Happy New Year everyone. Hope you’ve enjoyed the last few weeks journey through Christmas and into the brand new year of 2014. Such a short few days with so much excitement factored in. Hope your transition was a peaceful one. Catching up with my family was the focus for me. It was very special. And then there was the excitement of seeing ‘Grandma’ in Smith and Caugheys Christmas windows! See here.
For my first blog of the year I am very happy to tell you that Jane Carswell’s book Under the Huang Jiao Tree: Two Journeys in China, (Transit Lounge Publishing Melbourne, 2009) is to be rebroadcast on Radio NZ National. The first five chapters will be read this week, starting on Monday 20th January at 2.30pm. I am so looking forward to listening. Not only is Jane an excellent friend but I am also a fan of her work. I find it quite fascinating that this book not only won the Whitcoull’s Travel Book of the year 2010, but also was placed third in the Ashton Wylie Award, for a book in the mind, body, spirit (‘new age’) genre. Two quite different genres one might think. Actually to quote from Jane’s website… three! Memoir, travel and spritiuality.
Here’s how the publishers described the book.
‘In mid-life Jane Carswell leaves her seemingly tranquil New Zealand home, her family and friends, to teach English in Chongqing, China. Her journey into the unknown epitomises the ache so many of us feel in our own lives for new challenges and personal understandings. Under the Huang Jiao Tree is a reflective, amusing and absorbing book about living and working in China, and the profound impact the experience has on the author’s search for connection and community. Carswell writes beautifully and entertainingly of China, of its people and her surprises and setbacks, but where her memoir stands alone is in its description of her own search for a spiritual life and practice. On return to her New Zealand life she becomes drawn to the teachings of St Benedict, and all at once the reader realises where the purity of her writing springs from: a deep well of calm, silence and belief.’
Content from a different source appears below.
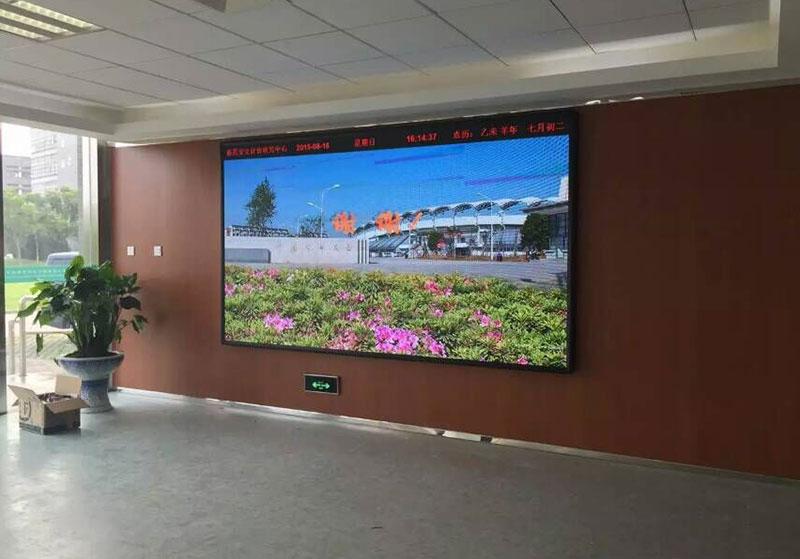室内p5全彩led显示屏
Transit Lounge Publishing, Melbourne
Jane’s writing is beautiful. Add to that, her openness and considered approach to her topic plus her humour and attention to detail and you have a rare book. For some excellent reviews including one each from the Melbourne Age and the Dominion Post NZ see Jane’s website here
Here’s what Mary McAllum our Tuesday Poems Editor had to say about it. Under the Huang Jiao Tree, begins with a quote: ‘There is a meaning in every journey that is unknown to the traveller’ by Deitrich Bonhoeffer, and it is this mystery in the book – Jane’s not knowing entirely what the journey’s about – along with the meshed journeys into both China and Jane herself, and the subtle, evocative way she writes, that makes this book so powerful. Nay, more than that – unforgettable.’ For details about how to buy the book go to Jane’s website here, or ask at any good bookshop.
Bye for now. I’ll be back with more poetry in a week or two.